In Iraq, the experience of war has had material consequences for artistic production. “Theater of Operations” includes a large number of dafatir (notebooks), an art form pioneered by Dia al-Azzawi in the 1980s, that became popular among Iraqi artists during subsequent decades as art supplies grew scarce. Kareem Risan, Rafa Nasiri, Mohammed Al Shammarey, and Hanaa Malallah handcraft sketchbooks from available materials, such as wood, capturing the horrors of war with a quiet intimacy that stands in stark contrast to the loudness of some of the large-scale installation pieces by European and American artists. In Untitled (Iraq Book Project) (2008–10), Rachel Khedoori utilizes the book form to reflect on the unknowable vastness of the US involvement in Iraq. Starting in March 2003, the artist collected every online article that mentioned the words “Iraq,” “Iraqi,” or “Baghdad” and bound them in 70 large white volumes. Meticulously displayed on long benches, the invitation to browse through the tomes is overwhelming.
The conversation between artists who live and work under conditions of war and those who respond from a distance is never quite realized, even where connections are evident. In Saddam is Here (2010), Jamal Penjweny captures Iraqi citizens engaged in everyday activities while hiding their faces behind a black-and-white photograph of the dictator. The bleak humor of these photographs encapsulates life under an authoritarian regime, the specter of which is omnipresent and persistent. Similarly, Martha Rosler has revisited photomontage, her powerful tool of critique during the Vietnam war. In “House Beautiful: Bringing the War Home, New Series” (2004), she once again inserts images of war and violence to disrupt the banal beauty and tranquility of domestic spaces and encourage audiences to connect the two conflicts. In one of the exhibition’s most jarring pieces, the video Evil.16 (Torture.Musik) (2011), Tony Cokes combines explicit, emotionless descriptions of torture with a blaring soundtrack of popular American music, a tool of torture in Abu Gharib prison.

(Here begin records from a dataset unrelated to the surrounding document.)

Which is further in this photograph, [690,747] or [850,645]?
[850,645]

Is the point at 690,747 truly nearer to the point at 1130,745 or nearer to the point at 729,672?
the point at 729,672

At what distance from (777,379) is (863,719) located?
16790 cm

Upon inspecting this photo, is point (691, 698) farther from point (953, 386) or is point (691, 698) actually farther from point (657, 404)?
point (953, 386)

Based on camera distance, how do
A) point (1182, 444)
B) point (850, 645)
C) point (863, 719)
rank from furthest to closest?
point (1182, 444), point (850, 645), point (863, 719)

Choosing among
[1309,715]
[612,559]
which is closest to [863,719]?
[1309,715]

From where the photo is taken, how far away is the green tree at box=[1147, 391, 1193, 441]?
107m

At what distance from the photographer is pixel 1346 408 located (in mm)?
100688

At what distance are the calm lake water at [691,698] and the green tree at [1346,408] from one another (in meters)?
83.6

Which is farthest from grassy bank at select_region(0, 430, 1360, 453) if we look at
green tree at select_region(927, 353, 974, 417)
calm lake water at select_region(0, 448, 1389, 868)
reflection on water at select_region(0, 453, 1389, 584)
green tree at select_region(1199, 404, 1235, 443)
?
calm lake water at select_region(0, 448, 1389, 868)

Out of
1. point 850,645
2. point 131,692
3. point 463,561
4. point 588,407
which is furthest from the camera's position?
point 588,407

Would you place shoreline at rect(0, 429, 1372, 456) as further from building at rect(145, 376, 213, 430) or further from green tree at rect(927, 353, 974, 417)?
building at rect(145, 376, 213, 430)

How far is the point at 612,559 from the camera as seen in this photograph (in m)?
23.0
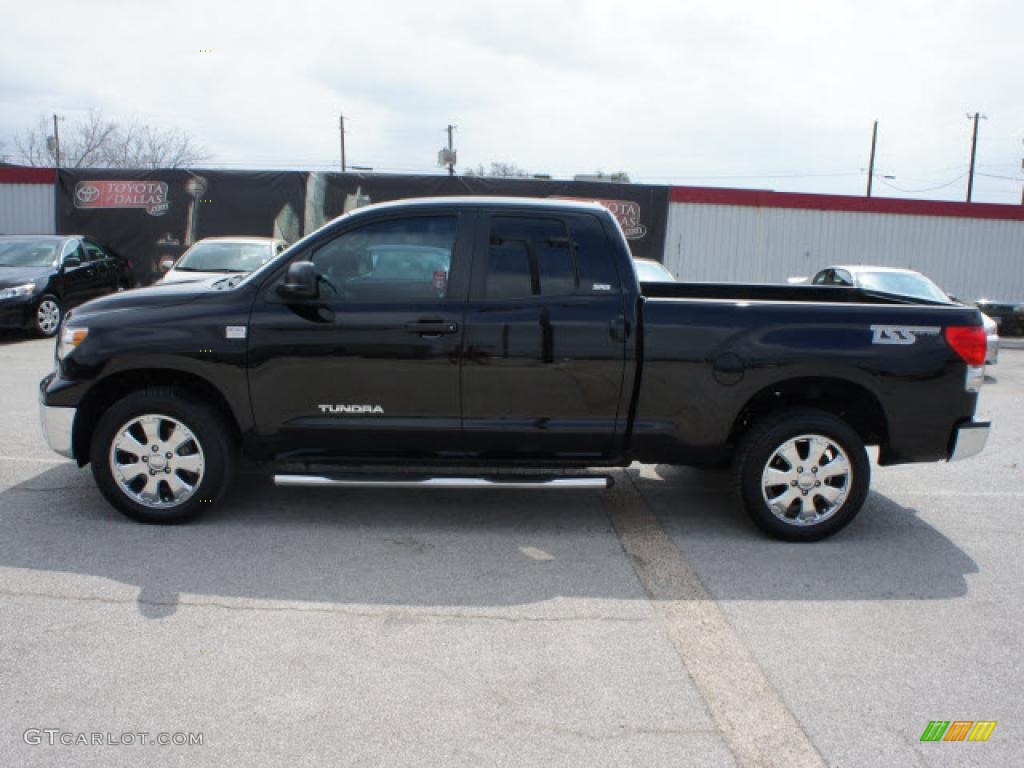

“Theater of Operations” follows a chronological approach, moving from the 1991 war to the 2003 invasion and subsequent occupation. However, little separates individual rooms from each other or creates a sense of cohesion within them. Instead, artists appear and reappear in endless succession, at different points in the historical trajectory yet accompanied by unchanged wall texts. Perhaps the intention is to replicate the persistent and interminable cycles of violence committed in Iraq and the surrounding region. Yet ultimately, it is disappointing that this overdue exposure of Iraqi and Kuwaiti artists is framed by and restricted to war, contributing yet further to American audiences’ limited knowledge of the Middle East.
Zachary Small, “Michael Rakowitz wants to pause his video work at MoMA PS1 as a protest against museum’s ties to ‘toxic philanthropy’,” The Art Newspaper (December 2, 2019).
Hakim Bishara, “After being ignored by MoMA PS1, Michael Rakowitz paused his video in its Gulf Wars exhibition,” Hyperallergic (January 13, 2020).